Task requirements ::
A. Answer these questions from the text on Tim Klüssendorf:
(i) In what year did he complete his Abitur?
(ii) For whom did he work as a personal assistant from 2018 to 2021?
(iii) Who preceded him as Secretary General of the Social Democratic Party?
B. Retype the part of the text on Tim Klüssendorf starting at "- Alma mater: University" and ending at "Linke until 2025.".
C. Name every person other than Tim Klüssendorf who is mentioned in the text on him.
** Provided passage follows **
Secretary General of the Social Democratic Party
- Incumbent
- Assumed office 27 June 2025
- Leader: Bärbel Bas Lars Klingbeil
- Preceded by: Matthias Miersch

Member of the Bundestag for Lübeck
- Incumbent
- Assumed office 29 September 2021
- Preceded by: Claudia Schmidtke

Personal details
- Born: 16 August 1991 (age 35) Lübeck, Schleswig-Holstein, Germany
- Party: SPD (since 2007)
- Alma mater: University of Hamburg

= Tim Klüssendorf =

German politician (born 1991)

Tim Klüssendorf (born 16 August 1991) is a German economist and politician of the Social Democratic Party of Germany (SPD). He has been serving as a member of the Bundestag since the 2021 federal election, representing Lübeck, and has been the General Secretary of the SPD since June 2025. Klüssendorf is associated with the party's left wing and served as a spokesperson for the Parlamentarische Linke until 2025.

== Early life ==
Klüssendorf was born in Lübeck, Schleswig-Holstein, into a family of craftsmen. After completing his Abitur at the Ernestinenschule in 2011, and performing a year of voluntary service with the Lübecker Jugendring, he studied at the University of Hamburg. He earned a Bachelor of Science in economics in 2015, and a Master of Science in business administration in 2018.

== Political career ==
Klüssendorf joined the SPD in 2007, motivated by opposition to right-wing extremism in Lübeck. He served as chairperson of the Jusos Lübeck from 2010 to 2012 and was elected to the City Council in 2013, serving until 2018. During this time, he chaired the Youth Welfare Committee. From 2018 to 2021, Klüssendorf worked as a personal assistant to Lübeck Mayor Jan Lindenau.
** End of Provided passage **
** Information given follows **
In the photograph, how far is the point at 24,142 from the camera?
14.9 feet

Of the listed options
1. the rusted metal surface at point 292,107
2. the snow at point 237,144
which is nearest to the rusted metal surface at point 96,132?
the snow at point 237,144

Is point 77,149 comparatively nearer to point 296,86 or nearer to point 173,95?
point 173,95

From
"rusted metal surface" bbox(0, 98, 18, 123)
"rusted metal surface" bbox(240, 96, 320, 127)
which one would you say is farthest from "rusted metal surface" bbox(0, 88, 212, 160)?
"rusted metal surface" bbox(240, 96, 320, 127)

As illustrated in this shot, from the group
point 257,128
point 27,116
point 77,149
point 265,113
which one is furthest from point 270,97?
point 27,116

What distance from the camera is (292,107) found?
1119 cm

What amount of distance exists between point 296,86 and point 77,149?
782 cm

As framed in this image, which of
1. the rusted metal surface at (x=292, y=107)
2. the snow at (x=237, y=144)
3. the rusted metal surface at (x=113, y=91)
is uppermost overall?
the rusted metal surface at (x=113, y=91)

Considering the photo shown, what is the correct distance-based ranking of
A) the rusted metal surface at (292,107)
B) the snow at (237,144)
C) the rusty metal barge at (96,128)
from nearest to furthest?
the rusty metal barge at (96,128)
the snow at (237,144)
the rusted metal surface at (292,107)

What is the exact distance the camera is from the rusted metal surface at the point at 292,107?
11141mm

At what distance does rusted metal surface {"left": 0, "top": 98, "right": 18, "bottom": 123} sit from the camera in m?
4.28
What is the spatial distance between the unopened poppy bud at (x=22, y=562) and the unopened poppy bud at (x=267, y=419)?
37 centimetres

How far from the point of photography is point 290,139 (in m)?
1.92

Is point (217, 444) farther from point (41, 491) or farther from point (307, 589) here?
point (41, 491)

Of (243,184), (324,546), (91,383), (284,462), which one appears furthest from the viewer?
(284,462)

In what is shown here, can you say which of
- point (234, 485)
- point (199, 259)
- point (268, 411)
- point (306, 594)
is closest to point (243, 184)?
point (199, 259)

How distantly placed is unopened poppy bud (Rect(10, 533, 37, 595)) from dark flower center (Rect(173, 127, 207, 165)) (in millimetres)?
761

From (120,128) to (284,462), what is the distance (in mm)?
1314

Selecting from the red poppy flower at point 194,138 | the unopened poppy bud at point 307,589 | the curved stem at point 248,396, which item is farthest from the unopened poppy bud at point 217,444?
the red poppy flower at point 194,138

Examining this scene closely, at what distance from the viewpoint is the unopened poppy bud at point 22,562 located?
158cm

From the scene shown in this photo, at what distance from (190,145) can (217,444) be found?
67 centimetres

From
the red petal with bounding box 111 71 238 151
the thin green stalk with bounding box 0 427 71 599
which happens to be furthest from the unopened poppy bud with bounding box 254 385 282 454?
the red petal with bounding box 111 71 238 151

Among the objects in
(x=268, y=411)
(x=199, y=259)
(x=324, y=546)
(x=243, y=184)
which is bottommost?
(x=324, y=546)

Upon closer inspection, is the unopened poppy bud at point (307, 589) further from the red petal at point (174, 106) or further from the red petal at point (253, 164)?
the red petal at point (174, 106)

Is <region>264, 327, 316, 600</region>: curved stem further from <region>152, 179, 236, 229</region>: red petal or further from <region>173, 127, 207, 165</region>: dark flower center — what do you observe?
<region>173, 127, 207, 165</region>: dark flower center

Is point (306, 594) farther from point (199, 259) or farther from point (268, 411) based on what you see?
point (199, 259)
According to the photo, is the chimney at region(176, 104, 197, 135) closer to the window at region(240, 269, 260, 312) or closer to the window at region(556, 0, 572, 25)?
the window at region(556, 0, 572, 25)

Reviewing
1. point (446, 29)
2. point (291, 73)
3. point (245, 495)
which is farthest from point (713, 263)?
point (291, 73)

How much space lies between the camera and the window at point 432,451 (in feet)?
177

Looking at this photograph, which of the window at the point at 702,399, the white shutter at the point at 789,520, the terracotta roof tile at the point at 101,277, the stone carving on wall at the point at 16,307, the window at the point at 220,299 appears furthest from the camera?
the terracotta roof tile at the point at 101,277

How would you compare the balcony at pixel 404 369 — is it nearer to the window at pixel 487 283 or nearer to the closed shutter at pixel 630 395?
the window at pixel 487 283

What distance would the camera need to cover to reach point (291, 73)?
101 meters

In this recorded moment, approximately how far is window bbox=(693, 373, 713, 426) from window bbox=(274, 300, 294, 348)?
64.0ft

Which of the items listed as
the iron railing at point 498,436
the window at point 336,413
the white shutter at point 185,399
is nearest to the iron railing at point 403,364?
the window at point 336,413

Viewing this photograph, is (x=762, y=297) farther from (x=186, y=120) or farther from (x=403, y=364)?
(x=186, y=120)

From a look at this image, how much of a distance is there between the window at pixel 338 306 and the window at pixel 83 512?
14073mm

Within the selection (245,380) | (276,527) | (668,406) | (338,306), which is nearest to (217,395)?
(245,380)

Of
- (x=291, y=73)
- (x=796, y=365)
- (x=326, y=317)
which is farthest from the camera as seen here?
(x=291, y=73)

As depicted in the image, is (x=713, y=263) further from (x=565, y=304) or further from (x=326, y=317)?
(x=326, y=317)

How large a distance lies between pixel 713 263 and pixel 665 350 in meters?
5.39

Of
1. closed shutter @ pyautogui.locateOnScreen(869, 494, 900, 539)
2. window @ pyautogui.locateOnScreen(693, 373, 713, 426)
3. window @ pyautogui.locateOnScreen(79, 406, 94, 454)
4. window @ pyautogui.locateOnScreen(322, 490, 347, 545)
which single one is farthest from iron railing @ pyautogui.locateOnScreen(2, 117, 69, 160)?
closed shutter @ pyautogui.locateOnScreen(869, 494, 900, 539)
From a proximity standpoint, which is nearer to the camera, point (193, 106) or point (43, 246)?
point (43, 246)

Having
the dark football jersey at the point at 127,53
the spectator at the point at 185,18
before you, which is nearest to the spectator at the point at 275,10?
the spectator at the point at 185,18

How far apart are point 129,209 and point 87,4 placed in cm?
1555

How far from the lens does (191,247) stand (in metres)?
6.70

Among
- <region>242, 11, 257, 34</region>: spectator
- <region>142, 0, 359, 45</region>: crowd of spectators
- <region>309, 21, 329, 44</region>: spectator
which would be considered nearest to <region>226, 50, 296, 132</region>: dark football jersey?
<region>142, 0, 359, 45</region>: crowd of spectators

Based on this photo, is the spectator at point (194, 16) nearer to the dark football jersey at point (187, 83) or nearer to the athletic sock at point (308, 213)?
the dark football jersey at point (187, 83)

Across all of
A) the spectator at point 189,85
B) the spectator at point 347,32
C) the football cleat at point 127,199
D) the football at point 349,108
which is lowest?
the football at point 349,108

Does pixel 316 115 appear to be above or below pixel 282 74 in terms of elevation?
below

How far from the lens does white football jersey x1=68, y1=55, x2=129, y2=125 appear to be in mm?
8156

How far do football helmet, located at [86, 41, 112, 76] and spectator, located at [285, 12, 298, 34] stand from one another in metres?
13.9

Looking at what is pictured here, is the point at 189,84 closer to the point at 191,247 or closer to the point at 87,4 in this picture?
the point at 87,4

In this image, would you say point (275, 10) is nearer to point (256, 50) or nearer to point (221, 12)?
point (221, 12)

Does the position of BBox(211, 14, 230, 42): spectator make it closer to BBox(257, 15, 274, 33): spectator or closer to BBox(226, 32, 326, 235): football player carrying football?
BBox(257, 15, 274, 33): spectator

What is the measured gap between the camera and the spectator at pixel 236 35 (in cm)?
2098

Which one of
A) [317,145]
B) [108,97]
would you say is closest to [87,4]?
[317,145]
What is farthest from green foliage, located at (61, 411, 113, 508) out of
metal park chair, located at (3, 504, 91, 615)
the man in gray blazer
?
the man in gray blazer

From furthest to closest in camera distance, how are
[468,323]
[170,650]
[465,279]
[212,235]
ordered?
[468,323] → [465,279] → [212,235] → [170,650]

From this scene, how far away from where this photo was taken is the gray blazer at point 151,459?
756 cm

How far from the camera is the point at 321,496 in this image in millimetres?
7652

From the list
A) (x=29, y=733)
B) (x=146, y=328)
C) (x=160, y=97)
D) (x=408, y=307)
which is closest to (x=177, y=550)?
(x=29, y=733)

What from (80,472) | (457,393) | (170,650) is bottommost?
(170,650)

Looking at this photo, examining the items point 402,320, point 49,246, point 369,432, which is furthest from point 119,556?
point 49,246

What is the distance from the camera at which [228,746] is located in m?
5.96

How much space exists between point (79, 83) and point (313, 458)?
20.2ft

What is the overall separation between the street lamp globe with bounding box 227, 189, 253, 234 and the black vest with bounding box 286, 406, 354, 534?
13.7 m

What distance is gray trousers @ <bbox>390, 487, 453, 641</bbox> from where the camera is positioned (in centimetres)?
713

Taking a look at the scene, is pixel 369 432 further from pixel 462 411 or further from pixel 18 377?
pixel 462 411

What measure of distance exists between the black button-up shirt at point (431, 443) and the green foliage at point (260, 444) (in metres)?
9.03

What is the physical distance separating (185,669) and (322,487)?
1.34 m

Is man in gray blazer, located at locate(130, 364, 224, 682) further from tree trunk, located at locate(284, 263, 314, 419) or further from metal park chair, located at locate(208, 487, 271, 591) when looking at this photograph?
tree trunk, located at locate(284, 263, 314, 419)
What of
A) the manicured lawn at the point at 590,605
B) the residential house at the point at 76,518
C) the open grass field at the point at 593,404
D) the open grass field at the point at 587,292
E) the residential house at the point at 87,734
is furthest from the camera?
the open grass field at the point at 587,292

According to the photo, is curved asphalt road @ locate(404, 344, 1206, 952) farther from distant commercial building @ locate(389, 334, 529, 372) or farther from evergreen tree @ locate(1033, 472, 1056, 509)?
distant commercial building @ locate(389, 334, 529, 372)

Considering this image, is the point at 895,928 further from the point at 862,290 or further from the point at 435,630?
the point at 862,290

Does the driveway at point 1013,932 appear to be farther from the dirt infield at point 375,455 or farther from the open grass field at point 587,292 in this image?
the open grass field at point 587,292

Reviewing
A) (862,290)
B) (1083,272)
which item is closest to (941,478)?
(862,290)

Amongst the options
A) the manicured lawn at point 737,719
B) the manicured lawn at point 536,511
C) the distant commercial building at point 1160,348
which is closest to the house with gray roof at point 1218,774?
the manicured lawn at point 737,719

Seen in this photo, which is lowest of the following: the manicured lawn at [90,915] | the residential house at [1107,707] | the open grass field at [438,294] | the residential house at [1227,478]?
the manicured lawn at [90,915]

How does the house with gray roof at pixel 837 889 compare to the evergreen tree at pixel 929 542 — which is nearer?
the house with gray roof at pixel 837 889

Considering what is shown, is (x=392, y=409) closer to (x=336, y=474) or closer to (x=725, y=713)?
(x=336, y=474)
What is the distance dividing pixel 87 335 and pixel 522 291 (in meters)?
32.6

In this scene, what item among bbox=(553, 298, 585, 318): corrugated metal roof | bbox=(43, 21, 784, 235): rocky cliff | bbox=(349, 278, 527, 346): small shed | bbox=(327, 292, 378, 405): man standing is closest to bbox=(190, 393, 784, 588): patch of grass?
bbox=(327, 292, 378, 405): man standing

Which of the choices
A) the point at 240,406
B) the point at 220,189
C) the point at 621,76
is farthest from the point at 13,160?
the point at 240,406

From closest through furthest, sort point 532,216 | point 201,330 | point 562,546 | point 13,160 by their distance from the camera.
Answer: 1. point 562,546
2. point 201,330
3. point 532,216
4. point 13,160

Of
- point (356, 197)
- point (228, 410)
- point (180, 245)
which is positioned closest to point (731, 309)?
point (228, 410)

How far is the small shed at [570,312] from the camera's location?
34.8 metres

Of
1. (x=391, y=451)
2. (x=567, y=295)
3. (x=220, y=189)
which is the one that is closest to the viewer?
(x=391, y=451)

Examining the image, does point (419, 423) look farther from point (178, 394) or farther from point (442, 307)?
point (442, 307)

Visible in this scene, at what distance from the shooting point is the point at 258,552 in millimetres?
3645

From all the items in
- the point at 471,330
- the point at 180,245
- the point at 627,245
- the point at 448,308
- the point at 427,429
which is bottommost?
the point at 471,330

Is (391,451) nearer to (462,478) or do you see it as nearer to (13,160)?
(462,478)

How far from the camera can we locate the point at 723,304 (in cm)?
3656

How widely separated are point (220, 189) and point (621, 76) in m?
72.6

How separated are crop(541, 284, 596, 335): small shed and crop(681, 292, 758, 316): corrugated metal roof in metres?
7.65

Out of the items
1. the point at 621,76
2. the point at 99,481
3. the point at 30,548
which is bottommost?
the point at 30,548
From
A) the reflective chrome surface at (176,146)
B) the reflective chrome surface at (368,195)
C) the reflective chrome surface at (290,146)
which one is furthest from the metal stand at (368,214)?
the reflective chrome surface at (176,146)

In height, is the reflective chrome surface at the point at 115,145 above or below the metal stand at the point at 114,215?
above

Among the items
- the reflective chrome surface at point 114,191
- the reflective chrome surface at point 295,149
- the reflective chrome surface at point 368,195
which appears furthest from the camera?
** End of Information given **
Solution set ::
A.
(i) 2011
(ii) Lübeck Mayor Jan Lindenau
(iii) Matthias Miersch

B.
- Alma mater: University of Hamburg

= Tim Klüssendorf =

German politician (born 1991)

Tim Klüssendorf (born 16 August 1991) is a German economist and politician of the Social Democratic Party of Germany (SPD). He has been serving as a member of the Bundestag since the 2021 federal election, representing Lübeck, and has been the General Secretary of the SPD since June 2025. Klüssendorf is associated with the party's left wing and served as a spokesperson for the Parlamentarische Linke until 2025.

C.
Bärbel Bas
Lars Klingbeil
Matthias Miersch
Claudia Schmidtke
Jan Lindenau